Para Moska, “nunca tivemos tanta diversificação na música brasileira quanto hoje”. E a prova está, por exemplo, nos anos 50, quando a turma que não cantasse Bossa Nova ficava à margem. “Nos anos 60, quem não fosse Jovem Guarda não tinha espaço, nos anos 70 quem não fosse MPB também ficava de fora. Nos anos 80, quem não fosse rock-pop não tinha espaço, nos anos 90 teve música eletrônica, axé, lambada, forró e sertanejo no mainstream”, lembrou. Mas a saída, bom citar, chegou. “A internet passou a oferecer um leque infinito de possibilidades. Se você estiver disposto a conhecer e buscar, não tem desculpa”. Ele, por exemplo, é um bom exemplo de quem está sempre fora do lugar comum. A prova é que acaba de filmar o piloto de uma nova série de TV chamada “Os Sentidos da Vida” para o Canal Brasil. “Serão 13 episódios que misturam ciência e arte, cada um com um tema abstrato do cotidiano como beleza, medo e sonho. Converso com cientistas e artistas sobre cada tema e no final componho uma canção com o que aprendi”, adiantou.
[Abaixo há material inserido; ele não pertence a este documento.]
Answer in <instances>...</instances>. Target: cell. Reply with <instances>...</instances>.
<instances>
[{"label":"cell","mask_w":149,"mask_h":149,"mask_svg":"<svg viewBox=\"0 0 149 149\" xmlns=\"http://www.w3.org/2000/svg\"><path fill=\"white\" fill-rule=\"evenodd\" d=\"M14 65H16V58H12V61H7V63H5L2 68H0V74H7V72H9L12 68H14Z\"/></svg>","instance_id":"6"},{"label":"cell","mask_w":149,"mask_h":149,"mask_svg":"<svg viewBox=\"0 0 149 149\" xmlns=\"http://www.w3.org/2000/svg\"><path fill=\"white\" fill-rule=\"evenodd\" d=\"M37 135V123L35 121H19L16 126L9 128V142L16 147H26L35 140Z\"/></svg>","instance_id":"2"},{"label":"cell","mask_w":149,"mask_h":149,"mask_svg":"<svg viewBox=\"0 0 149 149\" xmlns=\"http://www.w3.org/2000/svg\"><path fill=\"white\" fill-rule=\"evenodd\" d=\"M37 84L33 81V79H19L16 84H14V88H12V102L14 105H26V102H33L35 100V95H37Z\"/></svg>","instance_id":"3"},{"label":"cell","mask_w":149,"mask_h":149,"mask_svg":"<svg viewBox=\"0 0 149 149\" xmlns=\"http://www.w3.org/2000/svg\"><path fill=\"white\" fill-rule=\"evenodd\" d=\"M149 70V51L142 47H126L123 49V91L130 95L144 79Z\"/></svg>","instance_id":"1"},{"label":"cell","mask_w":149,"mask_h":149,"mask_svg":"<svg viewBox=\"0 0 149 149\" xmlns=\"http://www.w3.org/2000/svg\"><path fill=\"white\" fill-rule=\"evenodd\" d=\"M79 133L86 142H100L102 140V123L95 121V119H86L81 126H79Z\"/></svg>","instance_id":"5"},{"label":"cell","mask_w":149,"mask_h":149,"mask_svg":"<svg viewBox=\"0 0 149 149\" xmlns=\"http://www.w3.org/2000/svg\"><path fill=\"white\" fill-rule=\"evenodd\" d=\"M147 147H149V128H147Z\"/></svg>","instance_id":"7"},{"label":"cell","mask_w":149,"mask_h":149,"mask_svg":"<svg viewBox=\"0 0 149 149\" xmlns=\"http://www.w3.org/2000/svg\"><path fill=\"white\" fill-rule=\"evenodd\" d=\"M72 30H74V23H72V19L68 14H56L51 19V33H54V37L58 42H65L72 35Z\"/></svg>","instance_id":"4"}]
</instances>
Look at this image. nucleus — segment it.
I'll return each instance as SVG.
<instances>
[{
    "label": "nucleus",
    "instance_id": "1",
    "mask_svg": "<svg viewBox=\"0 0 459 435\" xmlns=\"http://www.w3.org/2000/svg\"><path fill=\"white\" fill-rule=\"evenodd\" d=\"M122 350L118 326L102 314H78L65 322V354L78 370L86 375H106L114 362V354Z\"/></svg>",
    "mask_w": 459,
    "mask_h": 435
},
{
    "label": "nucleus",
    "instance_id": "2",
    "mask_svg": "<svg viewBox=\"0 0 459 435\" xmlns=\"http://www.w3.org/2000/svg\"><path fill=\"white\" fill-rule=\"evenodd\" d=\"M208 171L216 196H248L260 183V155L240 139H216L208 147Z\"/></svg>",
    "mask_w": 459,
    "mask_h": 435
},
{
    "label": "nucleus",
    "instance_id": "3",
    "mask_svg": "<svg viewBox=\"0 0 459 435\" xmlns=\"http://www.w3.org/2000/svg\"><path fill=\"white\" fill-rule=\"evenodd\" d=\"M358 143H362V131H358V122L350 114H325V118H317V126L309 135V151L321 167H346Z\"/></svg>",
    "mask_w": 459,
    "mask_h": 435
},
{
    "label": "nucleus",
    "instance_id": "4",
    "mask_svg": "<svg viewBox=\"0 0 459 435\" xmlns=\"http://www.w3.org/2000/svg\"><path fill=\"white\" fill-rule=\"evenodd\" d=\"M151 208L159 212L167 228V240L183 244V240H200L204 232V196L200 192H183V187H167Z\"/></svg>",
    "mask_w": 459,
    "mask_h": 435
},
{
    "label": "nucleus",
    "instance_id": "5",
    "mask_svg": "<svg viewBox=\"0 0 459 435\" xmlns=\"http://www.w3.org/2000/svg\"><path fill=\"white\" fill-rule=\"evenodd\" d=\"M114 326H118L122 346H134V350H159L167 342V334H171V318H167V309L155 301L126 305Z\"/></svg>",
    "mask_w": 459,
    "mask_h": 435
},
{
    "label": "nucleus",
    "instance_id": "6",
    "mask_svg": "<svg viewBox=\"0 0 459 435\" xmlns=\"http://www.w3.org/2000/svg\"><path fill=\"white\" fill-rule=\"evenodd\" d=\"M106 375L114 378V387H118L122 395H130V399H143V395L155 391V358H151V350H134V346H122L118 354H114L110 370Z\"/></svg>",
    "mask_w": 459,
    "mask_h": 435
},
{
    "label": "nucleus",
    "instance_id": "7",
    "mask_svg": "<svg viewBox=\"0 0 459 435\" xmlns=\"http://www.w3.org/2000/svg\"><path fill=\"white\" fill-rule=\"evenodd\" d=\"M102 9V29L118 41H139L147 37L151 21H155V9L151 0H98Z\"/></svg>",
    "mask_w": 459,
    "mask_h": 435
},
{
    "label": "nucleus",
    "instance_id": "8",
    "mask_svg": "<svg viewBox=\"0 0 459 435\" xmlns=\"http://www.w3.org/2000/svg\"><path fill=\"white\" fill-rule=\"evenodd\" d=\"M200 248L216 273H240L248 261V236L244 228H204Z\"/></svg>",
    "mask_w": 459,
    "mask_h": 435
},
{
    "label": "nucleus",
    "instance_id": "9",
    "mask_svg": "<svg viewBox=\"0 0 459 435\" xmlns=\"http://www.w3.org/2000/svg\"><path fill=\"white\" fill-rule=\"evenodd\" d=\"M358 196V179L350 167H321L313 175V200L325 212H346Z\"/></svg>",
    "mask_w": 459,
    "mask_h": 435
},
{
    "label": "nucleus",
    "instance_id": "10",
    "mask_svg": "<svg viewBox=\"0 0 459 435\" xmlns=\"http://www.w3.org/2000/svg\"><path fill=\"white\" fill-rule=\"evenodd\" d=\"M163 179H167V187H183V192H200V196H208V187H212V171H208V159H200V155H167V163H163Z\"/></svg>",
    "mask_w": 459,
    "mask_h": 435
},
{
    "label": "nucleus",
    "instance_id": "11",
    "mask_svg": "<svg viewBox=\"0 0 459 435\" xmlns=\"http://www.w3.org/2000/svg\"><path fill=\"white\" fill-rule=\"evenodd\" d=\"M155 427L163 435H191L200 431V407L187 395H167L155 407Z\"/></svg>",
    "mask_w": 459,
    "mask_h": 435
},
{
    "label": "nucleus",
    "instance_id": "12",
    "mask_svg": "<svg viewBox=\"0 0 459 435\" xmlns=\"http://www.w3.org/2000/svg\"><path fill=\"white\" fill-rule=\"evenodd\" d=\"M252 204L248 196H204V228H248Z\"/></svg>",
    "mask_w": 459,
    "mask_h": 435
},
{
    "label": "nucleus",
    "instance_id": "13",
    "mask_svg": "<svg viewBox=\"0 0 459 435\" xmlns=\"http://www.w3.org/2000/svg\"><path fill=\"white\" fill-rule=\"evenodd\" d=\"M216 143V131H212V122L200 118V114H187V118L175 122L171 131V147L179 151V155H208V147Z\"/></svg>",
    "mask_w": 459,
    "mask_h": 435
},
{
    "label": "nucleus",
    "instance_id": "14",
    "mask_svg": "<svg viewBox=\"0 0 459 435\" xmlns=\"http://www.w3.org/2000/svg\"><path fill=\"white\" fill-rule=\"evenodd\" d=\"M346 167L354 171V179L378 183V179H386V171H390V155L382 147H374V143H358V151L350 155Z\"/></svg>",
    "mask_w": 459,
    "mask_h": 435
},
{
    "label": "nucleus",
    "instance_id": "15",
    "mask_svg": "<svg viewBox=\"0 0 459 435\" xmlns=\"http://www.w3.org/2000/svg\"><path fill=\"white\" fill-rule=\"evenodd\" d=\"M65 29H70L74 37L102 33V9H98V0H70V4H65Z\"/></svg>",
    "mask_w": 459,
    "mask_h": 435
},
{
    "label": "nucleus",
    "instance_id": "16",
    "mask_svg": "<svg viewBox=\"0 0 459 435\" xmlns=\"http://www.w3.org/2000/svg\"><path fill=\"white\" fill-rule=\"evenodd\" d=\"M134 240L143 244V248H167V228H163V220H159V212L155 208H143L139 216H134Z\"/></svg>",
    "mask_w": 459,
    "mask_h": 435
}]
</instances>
A estreia, só em 2016, mas para festejar, motivos já não faltam. Um bom? O álbum “Loucura Total”, que compôs inteiro ao lado do argentino Fito Paez. “Foi o primeiro álbum entre um brasileiro e um argentino na história da música pop dos dois países. Nos encontramos quatro vezes para criar as canções: três em Buenos Aires e uma em Trancoso, na Bahia. Depois de definido o repertório, já que tínhamos 19 canções e ficaram 12 no disco, chamamos o Liminha para produzir a gravação”, contou. A parceria, Moska garante, deu certo. “Só deu porque o Fito é um compulsivo dionisíaco e eu sou um passivo insistente. Yin e Yang. Sou o oposto dele como pessoa, mas como artista conseguimos nos complementar. Nenhum dos dois faria esse disco sem o outro. E o álbum não se chama ‘Loucura Total’ à toa”.